Topping up trizivir
Oct 18, 2003
I've been on trizivir for about 15 months now, with mixed results. For the first few months it worked fine: v/l was <50 (it was 100,000 when I started after a 15 month break), T-4 climbed from 200 to 460. But after about 6 months things weren't so great: v/l went to 250, then back to <50 and now back up to 226. T-4 remaining stable at around 460.
It's obviously time to change things. My doctor wants me to add a new drug, but I've had terrible experiences with Sustiva so that's out of the question. What would be the next best addition to the trizivir regime? Do you think it makes sense to have a resistance test?
I'm now talking a break from all medications, so would this be a good time to look at a completely new combination?
Thanks for all your help.
Response from Dr. Cohen
So, Mark, you've raised a coupla options. First one now that you are off meds when to restart? And then of course, with what do you restart?
Let's take the first one. Short answer as long as the CD4 count is above 200 our current info suggests anytime above 200 is reasonable. There are strong opinions based on our observations and convictions about how high above 200 we recommend someone to start. And, if all is said and done, when / if we ever get the perfect HIV treatment this will be a much easier debate. Since much of the back and forth about waiting versus starting/restarting comes down to a battle between the side effects of untreated HIV which are numerous and real (so start treatment as soon as you're willing) to the side effects and "burdens" of pill-taking to control HIV including distressing body shape changes, mood alterations (perhaps your Sustiva-story?) and so on. Not to mention the risks of resistance and challenging questions about what to do about them But - If treating HIV were a vaccine that we gave once every 3 months this paragraph would have been quite a bit shorter. But it isn't yet. So there is a very large study underway going on around the world at this point called the SMART trial. It compares those who go on and stay on meds if the CD4 count is above 350 versus an alternative strategy of waiting until 250 treating to get the CD4 counts above 350 again and then stopping, monitoring to see when it's necessary to restart meds. And since several studies of both strategies have been done many times we know we can do either. What we don't know is in the long run which is better. Thus the study. So for those open to helping answer the question you might check out the Web Site and see if there is a Study site near you. (click on the text at the end of this answer to go there...)

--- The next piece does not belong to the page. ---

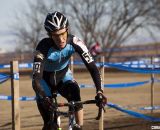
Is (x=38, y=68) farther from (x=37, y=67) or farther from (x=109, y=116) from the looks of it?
(x=109, y=116)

Now what to restart on. Since I don't know your history of what else you've taken it is harder to answer this one well. Clearly you tried and didn't tolerate Sustiva I'll need to assume that is the entire list of meds you tried so far. Which leaves us a lotta options. What we have learned is similar to what you've noted which is that while Trizivir can be used it is not as potent as other options. And for those with viral load above 100,000 when off meds we need a potent combo. And so we'd want to do better than Triz. And since based on those viral load "blips" you report we also should assume there might be some viral genetic resistance to at least one of the drugs in Trizivir which usually is something called the M184V mutation conferring some loss of potency to the epivir that is one of the antivirals in the trio-pill. So then what is more potent that Triz and retains activity despite that M184V? And avoids restarting Sustiva?
Among our best studied next steps are regimens built on "boosted" PIs. This simply means a protease inhibitor that is "boosted" in potency by the addition of a low dose of norvir/ritonavir. This acts to increase the blood level of the PI and this allows the drug to be far more potent. This increase in the potency allows it to be reliable for those with a viral load of 100 thou or greater as well as handle the fact that the other meds you might add to the PI may have some diminished potency from whatever mutations arose on the Triz. And since you are now off all meds a resistance test is sadly unlikely to tell us much. Since the "wild type" HIV is still there as well - and is often able to grow so well when off meds that it obscures our ability to measure what additional resistant strains might be swimming in the soup. And so while you can get the test odds are good it won't contribute much to informing the next step. But some might still check just realize that it may not tell us what we want to know.
Which boosted PI? Well it is fair to state that assuming you're nave to the PI family all of them want to be your first friend. Since all of them can do well in this role as first PI. There are several boost-able PIs that can be selected these days including Kaletra, Reyataz, and Invirase. There are also two PIs that can also be listed but are less typically selected -- at least in studies done here in the US - indinavir and amprenavir. Soon amprenavir will be released in an all improved reformulation called 908 at least so far and at that point it can be added to the former list. Which of these to choose is a far longer answer and something you and your provider will need to discuss assuming you choose from any of these.
As you'll also need to discuss what meds to add to it. Since the choices of combinations based on your favorite boosted PI are quite variable. Anything from restarting the Triz to using some of the meds within the Triz and/or using others in the same family as Trizivir that you've not yet taken like videx or Viread or even just dual PI combinations combining two boosted PIs together which has done very well in studies... or even the provocative and still highly controversial approach taken by two physicians in the Southern US who've presented data on the use of only one boosted PI in their studies just starting Kaletra.
So you've got choices. About when to restart. And on what. And hopefully this helps give a framework to your next steps. Let us know what happens.